**Given problem:**
Copy the lines of data below word for word, leaving out the pictures.

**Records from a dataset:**
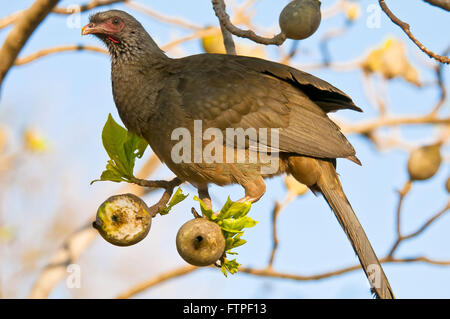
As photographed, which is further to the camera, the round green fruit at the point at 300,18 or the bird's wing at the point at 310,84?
the bird's wing at the point at 310,84

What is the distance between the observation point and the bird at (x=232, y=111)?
3.97 meters

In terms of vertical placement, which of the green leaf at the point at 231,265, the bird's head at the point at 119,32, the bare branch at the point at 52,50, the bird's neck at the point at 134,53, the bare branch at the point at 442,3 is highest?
the bare branch at the point at 52,50

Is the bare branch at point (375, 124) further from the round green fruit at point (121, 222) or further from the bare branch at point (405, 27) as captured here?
the round green fruit at point (121, 222)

**Answer to the task:**
As photographed, which is further to the camera, the round green fruit at the point at 300,18 or the bird's wing at the point at 310,84?
the bird's wing at the point at 310,84

What is the distance between the observation point and the bird at (x=232, y=111)?
3.97 meters

In terms of vertical placement, which of the green leaf at the point at 231,265, the bird's head at the point at 119,32, the bare branch at the point at 52,50, the bird's neck at the point at 134,53, the bare branch at the point at 442,3 is highest?
the bare branch at the point at 52,50

Is the bare branch at point (375, 124) further from the round green fruit at point (121, 222) or further from the bare branch at point (405, 27) as captured here?
the round green fruit at point (121, 222)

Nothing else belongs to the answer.